Acceptance of the difference is not just another one off sit down school lesson. Acceptance is not a topic that you only discuss now in a couple of lessons. Acceptance just like kindness should be a daily value, that is, an important characteristic of our personality. Think of it as a fundamental core value.
However, developing an ability to accept difference is an essential part of children’s youngest growth stages. This ability to be patient with other people – even if they are completely different- and feel sort of compassion for them is in charge of making social “well-being”.
This is just as important as any other school training. But how to explain to children that no two people are exactly the same? Let’s make one thing crystal clear. Teaching accepting difference through play can be exciting for both parents/teachers and kids.
During playtime, you can discover a wide specter of kid’s interests, cultures, and traditions. And guess what? Once the kid starts to understand the basic concept of difference, they will be introduced to the juices and the joy of difference.
1. Looking At Play
The very beginning of the discovery journey of other people’s uniqueness begins on the playground, that is, with play. As children develop and grow, they advance beyond the solo playing to the play with toddlers, in which kids share materials, chit chat, physical proximity, and so on.
Watch how they play. Always appreciate and support their creativity. Try playing different roles as this is a great way to let them act like adults in the community and give insights into other cultures, religious beliefs of others, etc…
2. Expand The Children’s Awareness
There are many ways you can increase the children’s knowledge of others. One of the gentle ways to start with is to introduce different cultural elements into the area of dramatic play.
Provide them with unique and creative props. See if you can find some distinctive pieces to include in the center of the area. Look for interesting vests, shoes, hats, and so on to slowly introduce their differences.
As a family, you can become engaged in different multicultural experiences that could be even fun for all of you. It can serve as a learning lesson for everyone as well. Accepting differences maximally minimize stereotypes.

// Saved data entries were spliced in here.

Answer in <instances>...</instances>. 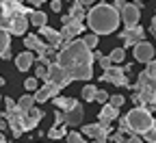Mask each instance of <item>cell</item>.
<instances>
[{
    "instance_id": "6da1fadb",
    "label": "cell",
    "mask_w": 156,
    "mask_h": 143,
    "mask_svg": "<svg viewBox=\"0 0 156 143\" xmlns=\"http://www.w3.org/2000/svg\"><path fill=\"white\" fill-rule=\"evenodd\" d=\"M56 61L65 67L72 80H91L93 78V50L87 48L85 39H72L61 50Z\"/></svg>"
},
{
    "instance_id": "7a4b0ae2",
    "label": "cell",
    "mask_w": 156,
    "mask_h": 143,
    "mask_svg": "<svg viewBox=\"0 0 156 143\" xmlns=\"http://www.w3.org/2000/svg\"><path fill=\"white\" fill-rule=\"evenodd\" d=\"M30 11L20 0H0V26L11 35H24L30 26Z\"/></svg>"
},
{
    "instance_id": "3957f363",
    "label": "cell",
    "mask_w": 156,
    "mask_h": 143,
    "mask_svg": "<svg viewBox=\"0 0 156 143\" xmlns=\"http://www.w3.org/2000/svg\"><path fill=\"white\" fill-rule=\"evenodd\" d=\"M87 26L98 33V35H111L122 22V11L113 7V5H106V2H100V5H93L89 7L87 11Z\"/></svg>"
},
{
    "instance_id": "277c9868",
    "label": "cell",
    "mask_w": 156,
    "mask_h": 143,
    "mask_svg": "<svg viewBox=\"0 0 156 143\" xmlns=\"http://www.w3.org/2000/svg\"><path fill=\"white\" fill-rule=\"evenodd\" d=\"M154 124V117H152V111L145 109V106H134L132 111H128V115H124L119 119V126H128L130 132L134 134H145Z\"/></svg>"
},
{
    "instance_id": "5b68a950",
    "label": "cell",
    "mask_w": 156,
    "mask_h": 143,
    "mask_svg": "<svg viewBox=\"0 0 156 143\" xmlns=\"http://www.w3.org/2000/svg\"><path fill=\"white\" fill-rule=\"evenodd\" d=\"M136 93L141 95L143 106L154 102L156 100V76H152L150 72H141L139 78H136Z\"/></svg>"
},
{
    "instance_id": "8992f818",
    "label": "cell",
    "mask_w": 156,
    "mask_h": 143,
    "mask_svg": "<svg viewBox=\"0 0 156 143\" xmlns=\"http://www.w3.org/2000/svg\"><path fill=\"white\" fill-rule=\"evenodd\" d=\"M44 83H54L61 89H65L72 83V78H69V74L65 72V67L58 63V61H52V63L48 65V78L44 80Z\"/></svg>"
},
{
    "instance_id": "52a82bcc",
    "label": "cell",
    "mask_w": 156,
    "mask_h": 143,
    "mask_svg": "<svg viewBox=\"0 0 156 143\" xmlns=\"http://www.w3.org/2000/svg\"><path fill=\"white\" fill-rule=\"evenodd\" d=\"M100 80H104V83H111V85H117V87H130L128 76H126V67H117V65L104 70V76H102Z\"/></svg>"
},
{
    "instance_id": "ba28073f",
    "label": "cell",
    "mask_w": 156,
    "mask_h": 143,
    "mask_svg": "<svg viewBox=\"0 0 156 143\" xmlns=\"http://www.w3.org/2000/svg\"><path fill=\"white\" fill-rule=\"evenodd\" d=\"M83 134L89 139H100V141H108L111 139V126L108 121H100V124H89L83 126Z\"/></svg>"
},
{
    "instance_id": "9c48e42d",
    "label": "cell",
    "mask_w": 156,
    "mask_h": 143,
    "mask_svg": "<svg viewBox=\"0 0 156 143\" xmlns=\"http://www.w3.org/2000/svg\"><path fill=\"white\" fill-rule=\"evenodd\" d=\"M122 39L126 41V46H136L141 39H145V28H141L139 24L126 26V30H122Z\"/></svg>"
},
{
    "instance_id": "30bf717a",
    "label": "cell",
    "mask_w": 156,
    "mask_h": 143,
    "mask_svg": "<svg viewBox=\"0 0 156 143\" xmlns=\"http://www.w3.org/2000/svg\"><path fill=\"white\" fill-rule=\"evenodd\" d=\"M134 59L139 61V63H150L154 59V46L150 41H145V39H141V41L134 46Z\"/></svg>"
},
{
    "instance_id": "8fae6325",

The good way to go is to start with diversity in your own family as there is a lot of difference between all of you, even you share blood.
Introduce your kids to different groups, such as cultural community events or a new religious setting. The entire family will discover completely new things through this participation.
There are hundreds of books that promote the deepest inner feelings about compassion, accepting others for who they are, and that we all live under the same sky.
Along with this, be aware of your body language. For example, a white man might act a bit standoffish to an African American, and the kid will probably notice that.
If showing concern and respect for others become an integral part of our attitude, personality, our world would definitely be a better place. We must model for children to accept difference as the value that we also continue to learn as adults.